Entscheidungsstichwort (Thema)

Vertretungszwang vor dem BFH

 

Leitsatz (NV)

1. Von dem in Art. 1 Nr. 1 BGHEntlG angeordneten Vertretungszwang für die Einlegung von Rechtsmitteln vor dem BFH kann nicht im Einzelfall entbunden werden.

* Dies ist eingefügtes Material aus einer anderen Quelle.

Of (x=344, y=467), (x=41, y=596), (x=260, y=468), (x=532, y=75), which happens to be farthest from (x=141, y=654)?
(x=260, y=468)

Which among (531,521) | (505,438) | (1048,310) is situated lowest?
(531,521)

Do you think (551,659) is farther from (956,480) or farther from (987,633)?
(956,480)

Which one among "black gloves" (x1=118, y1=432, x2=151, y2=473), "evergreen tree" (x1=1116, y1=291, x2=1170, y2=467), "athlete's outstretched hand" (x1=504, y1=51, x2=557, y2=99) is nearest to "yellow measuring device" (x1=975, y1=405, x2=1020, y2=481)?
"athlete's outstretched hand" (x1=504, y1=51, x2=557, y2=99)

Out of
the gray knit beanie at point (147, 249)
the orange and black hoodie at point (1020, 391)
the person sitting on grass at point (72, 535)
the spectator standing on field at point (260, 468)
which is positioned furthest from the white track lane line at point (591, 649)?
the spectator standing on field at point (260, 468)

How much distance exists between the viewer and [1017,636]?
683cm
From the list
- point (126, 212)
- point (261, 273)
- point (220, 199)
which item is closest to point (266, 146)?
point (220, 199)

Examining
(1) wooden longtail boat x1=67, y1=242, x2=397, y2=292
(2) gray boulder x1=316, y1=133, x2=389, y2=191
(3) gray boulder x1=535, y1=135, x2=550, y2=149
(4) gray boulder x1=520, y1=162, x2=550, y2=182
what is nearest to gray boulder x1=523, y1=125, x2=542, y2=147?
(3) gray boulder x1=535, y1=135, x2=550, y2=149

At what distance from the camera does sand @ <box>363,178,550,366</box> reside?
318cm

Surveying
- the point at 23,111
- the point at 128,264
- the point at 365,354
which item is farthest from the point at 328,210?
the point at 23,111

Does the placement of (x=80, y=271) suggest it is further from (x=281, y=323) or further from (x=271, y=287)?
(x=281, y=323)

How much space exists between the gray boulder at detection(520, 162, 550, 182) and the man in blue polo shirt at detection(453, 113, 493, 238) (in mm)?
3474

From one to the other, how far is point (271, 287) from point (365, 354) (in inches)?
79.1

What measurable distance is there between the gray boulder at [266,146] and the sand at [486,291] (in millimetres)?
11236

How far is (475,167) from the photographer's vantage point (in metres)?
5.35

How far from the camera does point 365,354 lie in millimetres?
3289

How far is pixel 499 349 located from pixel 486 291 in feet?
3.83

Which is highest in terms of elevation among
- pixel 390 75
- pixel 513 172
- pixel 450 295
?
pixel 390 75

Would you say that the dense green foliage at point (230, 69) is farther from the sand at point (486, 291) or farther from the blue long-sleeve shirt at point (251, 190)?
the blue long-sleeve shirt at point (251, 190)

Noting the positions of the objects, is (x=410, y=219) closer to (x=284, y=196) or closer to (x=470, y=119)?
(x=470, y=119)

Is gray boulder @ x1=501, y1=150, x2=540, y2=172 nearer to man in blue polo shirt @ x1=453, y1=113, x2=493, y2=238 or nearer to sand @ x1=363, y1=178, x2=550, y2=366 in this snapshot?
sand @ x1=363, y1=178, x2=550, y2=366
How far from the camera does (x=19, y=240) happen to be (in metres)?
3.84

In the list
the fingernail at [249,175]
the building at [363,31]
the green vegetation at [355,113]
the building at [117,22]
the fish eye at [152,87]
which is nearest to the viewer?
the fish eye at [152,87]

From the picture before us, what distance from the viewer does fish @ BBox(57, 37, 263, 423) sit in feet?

2. Zu den Voraussetzungen der Bestellung eines Notanwalts in Verfahren vor dem BFH.

 

Normenkette

FGO § 155; BFHEntlG Art. 1 Nr. 1; ZPO § 78b Abs. 1

 

Gründe

Das Rechtsmittel ist unzulässig.

Vor dem Bundesfinanzhof (BFH) muß sich jeder Beteiligte, sofern es sich nicht um eine juristische Person des öffentlichen Rechts oder um eine Behörde handelt, durch einen Rechtsanwalt, Steuerberater oder Wirtschaftsprüfer als Bevollmächtigten vertreten lassen (Art. 1 Nr. 1 Satz 1 des Gesetzes zur Entlastung des Bundesfinanzhofs -- BFHEntlG --). Dies gilt auch für die Einlegung der Beschwerde (Art. 1 Nr. 1 Satz 2 BFHEntlG). Fehlt es, wie im Streitfall, an der ordnungsgemäßen Vertretung durch einen Angehörigen der in Art. 1 Nr. 1 BFHEntlG aufgeführten Berufsgruppen, so ist die betreffende Prozeßhandlung -- im Streitfall die Einlegung der Beschwerde -- unwirksam.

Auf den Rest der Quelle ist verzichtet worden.